[[ Input open ]]
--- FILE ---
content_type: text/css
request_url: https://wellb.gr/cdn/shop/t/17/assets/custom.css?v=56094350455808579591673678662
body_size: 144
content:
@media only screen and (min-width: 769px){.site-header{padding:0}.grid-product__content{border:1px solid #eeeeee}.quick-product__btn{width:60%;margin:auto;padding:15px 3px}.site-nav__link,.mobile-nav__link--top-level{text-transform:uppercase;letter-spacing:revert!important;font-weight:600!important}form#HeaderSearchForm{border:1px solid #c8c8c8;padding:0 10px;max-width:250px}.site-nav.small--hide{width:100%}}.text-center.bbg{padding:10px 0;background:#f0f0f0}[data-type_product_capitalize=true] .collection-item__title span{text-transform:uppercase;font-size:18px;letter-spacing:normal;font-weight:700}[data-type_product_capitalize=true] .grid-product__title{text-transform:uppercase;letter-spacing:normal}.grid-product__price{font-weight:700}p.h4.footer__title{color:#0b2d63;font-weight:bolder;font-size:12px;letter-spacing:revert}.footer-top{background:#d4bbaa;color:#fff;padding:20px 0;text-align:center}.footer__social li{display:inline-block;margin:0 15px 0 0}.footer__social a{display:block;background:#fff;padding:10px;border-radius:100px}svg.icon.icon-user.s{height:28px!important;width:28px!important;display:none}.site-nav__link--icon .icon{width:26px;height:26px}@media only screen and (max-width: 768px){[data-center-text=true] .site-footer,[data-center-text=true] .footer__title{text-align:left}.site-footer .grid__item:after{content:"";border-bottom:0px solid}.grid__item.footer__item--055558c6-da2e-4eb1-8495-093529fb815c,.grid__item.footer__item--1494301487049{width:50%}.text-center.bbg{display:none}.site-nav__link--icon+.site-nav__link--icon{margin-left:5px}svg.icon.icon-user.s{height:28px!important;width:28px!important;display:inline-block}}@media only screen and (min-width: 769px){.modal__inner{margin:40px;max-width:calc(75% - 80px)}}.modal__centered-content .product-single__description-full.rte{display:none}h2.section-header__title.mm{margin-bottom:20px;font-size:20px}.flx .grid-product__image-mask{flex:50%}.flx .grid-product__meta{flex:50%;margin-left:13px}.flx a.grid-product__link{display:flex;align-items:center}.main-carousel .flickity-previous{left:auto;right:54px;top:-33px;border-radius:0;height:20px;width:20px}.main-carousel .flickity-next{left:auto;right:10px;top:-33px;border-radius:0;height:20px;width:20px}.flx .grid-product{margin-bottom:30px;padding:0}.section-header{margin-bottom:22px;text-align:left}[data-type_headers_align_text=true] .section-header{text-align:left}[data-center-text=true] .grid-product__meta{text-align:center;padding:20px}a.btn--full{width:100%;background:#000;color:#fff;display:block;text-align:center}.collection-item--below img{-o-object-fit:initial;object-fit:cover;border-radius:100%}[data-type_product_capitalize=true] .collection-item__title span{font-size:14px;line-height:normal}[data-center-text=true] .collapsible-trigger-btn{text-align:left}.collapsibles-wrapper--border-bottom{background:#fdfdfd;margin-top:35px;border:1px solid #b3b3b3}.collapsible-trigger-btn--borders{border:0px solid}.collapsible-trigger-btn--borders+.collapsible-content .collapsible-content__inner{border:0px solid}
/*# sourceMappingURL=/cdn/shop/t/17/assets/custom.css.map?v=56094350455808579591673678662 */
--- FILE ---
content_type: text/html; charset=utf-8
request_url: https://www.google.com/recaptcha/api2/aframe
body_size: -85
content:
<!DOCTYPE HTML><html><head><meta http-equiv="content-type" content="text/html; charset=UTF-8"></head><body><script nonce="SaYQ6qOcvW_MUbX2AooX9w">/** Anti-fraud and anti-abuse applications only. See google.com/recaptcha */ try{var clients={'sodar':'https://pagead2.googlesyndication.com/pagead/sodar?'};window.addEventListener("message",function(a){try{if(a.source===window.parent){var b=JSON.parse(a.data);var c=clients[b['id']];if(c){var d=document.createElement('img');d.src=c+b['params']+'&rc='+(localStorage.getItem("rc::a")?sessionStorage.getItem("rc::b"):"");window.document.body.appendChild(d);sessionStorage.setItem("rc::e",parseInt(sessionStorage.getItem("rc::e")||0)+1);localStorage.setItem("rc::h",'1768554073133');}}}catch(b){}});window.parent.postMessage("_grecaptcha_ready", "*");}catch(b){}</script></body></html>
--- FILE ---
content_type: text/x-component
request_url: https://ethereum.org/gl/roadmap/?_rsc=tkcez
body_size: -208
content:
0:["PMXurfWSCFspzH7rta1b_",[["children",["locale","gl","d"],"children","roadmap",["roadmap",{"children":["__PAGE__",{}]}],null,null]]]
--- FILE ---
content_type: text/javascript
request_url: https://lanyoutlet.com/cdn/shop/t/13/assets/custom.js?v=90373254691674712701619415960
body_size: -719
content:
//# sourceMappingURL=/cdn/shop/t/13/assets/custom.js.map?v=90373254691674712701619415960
[[ Input closed ]]
**What is being asked**
Every record above must be set down again, word for word.

**Reply**
--- FILE ---
content_type: text/css
request_url: https://wellb.gr/cdn/shop/t/17/assets/custom.css?v=56094350455808579591673678662
body_size: 144
content:
@media only screen and (min-width: 769px){.site-header{padding:0}.grid-product__content{border:1px solid #eeeeee}.quick-product__btn{width:60%;margin:auto;padding:15px 3px}.site-nav__link,.mobile-nav__link--top-level{text-transform:uppercase;letter-spacing:revert!important;font-weight:600!important}form#HeaderSearchForm{border:1px solid #c8c8c8;padding:0 10px;max-width:250px}.site-nav.small--hide{width:100%}}.text-center.bbg{padding:10px 0;background:#f0f0f0}[data-type_product_capitalize=true] .collection-item__title span{text-transform:uppercase;font-size:18px;letter-spacing:normal;font-weight:700}[data-type_product_capitalize=true] .grid-product__title{text-transform:uppercase;letter-spacing:normal}.grid-product__price{font-weight:700}p.h4.footer__title{color:#0b2d63;font-weight:bolder;font-size:12px;letter-spacing:revert}.footer-top{background:#d4bbaa;color:#fff;padding:20px 0;text-align:center}.footer__social li{display:inline-block;margin:0 15px 0 0}.footer__social a{display:block;background:#fff;padding:10px;border-radius:100px}svg.icon.icon-user.s{height:28px!important;width:28px!important;display:none}.site-nav__link--icon .icon{width:26px;height:26px}@media only screen and (max-width: 768px){[data-center-text=true] .site-footer,[data-center-text=true] .footer__title{text-align:left}.site-footer .grid__item:after{content:"";border-bottom:0px solid}.grid__item.footer__item--055558c6-da2e-4eb1-8495-093529fb815c,.grid__item.footer__item--1494301487049{width:50%}.text-center.bbg{display:none}.site-nav__link--icon+.site-nav__link--icon{margin-left:5px}svg.icon.icon-user.s{height:28px!important;width:28px!important;display:inline-block}}@media only screen and (min-width: 769px){.modal__inner{margin:40px;max-width:calc(75% - 80px)}}.modal__centered-content .product-single__description-full.rte{display:none}h2.section-header__title.mm{margin-bottom:20px;font-size:20px}.flx .grid-product__image-mask{flex:50%}.flx .grid-product__meta{flex:50%;margin-left:13px}.flx a.grid-product__link{display:flex;align-items:center}.main-carousel .flickity-previous{left:auto;right:54px;top:-33px;border-radius:0;height:20px;width:20px}.main-carousel .flickity-next{left:auto;right:10px;top:-33px;border-radius:0;height:20px;width:20px}.flx .grid-product{margin-bottom:30px;padding:0}.section-header{margin-bottom:22px;text-align:left}[data-type_headers_align_text=true] .section-header{text-align:left}[data-center-text=true] .grid-product__meta{text-align:center;padding:20px}a.btn--full{width:100%;background:#000;color:#fff;display:block;text-align:center}.collection-item--below img{-o-object-fit:initial;object-fit:cover;border-radius:100%}[data-type_product_capitalize=true] .collection-item__title span{font-size:14px;line-height:normal}[data-center-text=true] .collapsible-trigger-btn{text-align:left}.collapsibles-wrapper--border-bottom{background:#fdfdfd;margin-top:35px;border:1px solid #b3b3b3}.collapsible-trigger-btn--borders{border:0px solid}.collapsible-trigger-btn--borders+.collapsible-content .collapsible-content__inner{border:0px solid}
/*# sourceMappingURL=/cdn/shop/t/17/assets/custom.css.map?v=56094350455808579591673678662 */
--- FILE ---
content_type: text/html; charset=utf-8
request_url: https://www.google.com/recaptcha/api2/aframe
body_size: -85
content:
<!DOCTYPE HTML><html><head><meta http-equiv="content-type" content="text/html; charset=UTF-8"></head><body><script nonce="SaYQ6qOcvW_MUbX2AooX9w">/** Anti-fraud and anti-abuse applications only. See google.com/recaptcha */ try{var clients={'sodar':'https://pagead2.googlesyndication.com/pagead/sodar?'};window.addEventListener("message",function(a){try{if(a.source===window.parent){var b=JSON.parse(a.data);var c=clients[b['id']];if(c){var d=document.createElement('img');d.src=c+b['params']+'&rc='+(localStorage.getItem("rc::a")?sessionStorage.getItem("rc::b"):"");window.document.body.appendChild(d);sessionStorage.setItem("rc::e",parseInt(sessionStorage.getItem("rc::e")||0)+1);localStorage.setItem("rc::h",'1768554073133');}}}catch(b){}});window.parent.postMessage("_grecaptcha_ready", "*");}catch(b){}</script></body></html>
--- FILE ---
content_type: text/x-component
request_url: https://ethereum.org/gl/roadmap/?_rsc=tkcez
body_size: -208
content:
0:["PMXurfWSCFspzH7rta1b_",[["children",["locale","gl","d"],"children","roadmap",["roadmap",{"children":["__PAGE__",{}]}],null,null]]]
--- FILE ---
content_type: text/javascript
request_url: https://lanyoutlet.com/cdn/shop/t/13/assets/custom.js?v=90373254691674712701619415960
body_size: -719
content:
//# sourceMappingURL=/cdn/shop/t/13/assets/custom.js.map?v=90373254691674712701619415960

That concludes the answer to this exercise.